While your turkey is roasting away in the oven, it’s time to get to work. Grab all of those chopped onions and garlic and start prepping your turkey day casseroles. Dump all of those canned green beans and cream of mushroom soup into a green bean casserole, add sweet potatoes and butter into a dish and top them with marshmallows, and don’t forget to add all of that cut broccoli and onions you prepped the night before into a broccoli casserole.
Your turkey needs to rest after you take it out of the oven, so prep these casseroles while the turkey cooks, then put them in the oven after you take the bird out.

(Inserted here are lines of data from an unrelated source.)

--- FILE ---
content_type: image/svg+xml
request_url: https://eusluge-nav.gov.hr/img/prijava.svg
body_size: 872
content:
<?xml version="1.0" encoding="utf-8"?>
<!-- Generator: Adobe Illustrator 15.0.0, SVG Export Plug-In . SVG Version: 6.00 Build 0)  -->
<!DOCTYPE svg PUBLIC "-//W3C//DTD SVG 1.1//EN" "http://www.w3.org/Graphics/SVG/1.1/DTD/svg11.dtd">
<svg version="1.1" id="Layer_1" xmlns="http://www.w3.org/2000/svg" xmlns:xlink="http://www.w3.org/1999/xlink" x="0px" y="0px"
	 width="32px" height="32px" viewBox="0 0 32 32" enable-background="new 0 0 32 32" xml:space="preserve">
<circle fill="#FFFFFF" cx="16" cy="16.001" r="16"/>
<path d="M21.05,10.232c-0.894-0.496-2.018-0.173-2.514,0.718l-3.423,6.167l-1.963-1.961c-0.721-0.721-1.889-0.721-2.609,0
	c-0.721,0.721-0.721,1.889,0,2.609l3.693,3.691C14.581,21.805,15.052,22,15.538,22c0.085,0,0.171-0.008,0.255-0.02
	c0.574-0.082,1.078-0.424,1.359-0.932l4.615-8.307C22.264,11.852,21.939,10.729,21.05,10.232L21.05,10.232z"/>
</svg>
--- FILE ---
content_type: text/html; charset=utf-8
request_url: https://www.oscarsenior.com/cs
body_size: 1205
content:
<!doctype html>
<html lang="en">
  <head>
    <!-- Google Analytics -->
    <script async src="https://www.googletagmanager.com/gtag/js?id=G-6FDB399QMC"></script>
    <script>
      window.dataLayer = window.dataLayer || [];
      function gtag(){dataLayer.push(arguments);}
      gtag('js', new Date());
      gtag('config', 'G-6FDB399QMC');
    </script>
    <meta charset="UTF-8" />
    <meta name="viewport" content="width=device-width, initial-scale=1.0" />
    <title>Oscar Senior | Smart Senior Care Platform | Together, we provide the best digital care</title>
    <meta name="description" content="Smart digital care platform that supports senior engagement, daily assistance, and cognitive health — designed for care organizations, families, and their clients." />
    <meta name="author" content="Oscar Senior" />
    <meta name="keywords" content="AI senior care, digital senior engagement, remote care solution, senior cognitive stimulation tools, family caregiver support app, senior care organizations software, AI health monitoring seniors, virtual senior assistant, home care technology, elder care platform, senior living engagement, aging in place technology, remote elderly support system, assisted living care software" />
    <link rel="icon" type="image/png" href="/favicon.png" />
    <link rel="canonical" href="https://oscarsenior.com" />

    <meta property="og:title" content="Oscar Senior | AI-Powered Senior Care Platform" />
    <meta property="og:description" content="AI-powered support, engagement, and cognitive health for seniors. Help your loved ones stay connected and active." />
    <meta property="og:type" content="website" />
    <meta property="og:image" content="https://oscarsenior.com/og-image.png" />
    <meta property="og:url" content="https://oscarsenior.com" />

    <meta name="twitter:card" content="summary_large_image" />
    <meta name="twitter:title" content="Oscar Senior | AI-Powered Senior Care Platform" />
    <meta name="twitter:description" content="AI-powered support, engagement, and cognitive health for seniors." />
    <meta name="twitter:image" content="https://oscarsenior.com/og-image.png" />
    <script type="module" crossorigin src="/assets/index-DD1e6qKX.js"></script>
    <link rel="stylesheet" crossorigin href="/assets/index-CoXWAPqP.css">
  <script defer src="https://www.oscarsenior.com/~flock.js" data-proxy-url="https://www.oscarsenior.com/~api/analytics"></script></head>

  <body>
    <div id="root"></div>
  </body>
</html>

Stuffing is an integral part of Thanksgiving and is best when made day-of. Take your dried bread, add all of the onions and celery and other veggies you chopped up the night before, season them liberally and coat them in all of that scrumptious homemade chicken stock. A classic stuffing recipe takes about one hour from start to finish.
No Thanksgiving is complete without the ultimate comfort food: mashed potatoes. While the casseroles and stuffing are baking, start peeling potatoes and get a pot of water boiling to make classic garlic mashed potatoes. If you want to save yourself this stress, you can easily make a slow cooker mashed potato recipe, which will be ready in about four hours. Start that as soon as your turkey is in the oven.
If you didn’t do a make-ahead gravy and want to make the most of your flavorful turkey pan drippings, whip up a savory turkey gravy. Season with whatever herbs you desire — we like herbs de Provence, but thyme, tarragon or even oregano could be scrumptious.
After your turkey rests, which should be about 45 minutes to an hour, it’s time to carve it up. Read our full guide for how to cook and carve a turkey for a step-by-step guide to making your bird look picture-perfect.
Hosting Thanksgiving is a lot of work, so you deserve to tap into that bar you set up and dive into all of that turkey, casserole and other sides. After all of this, you deserve it.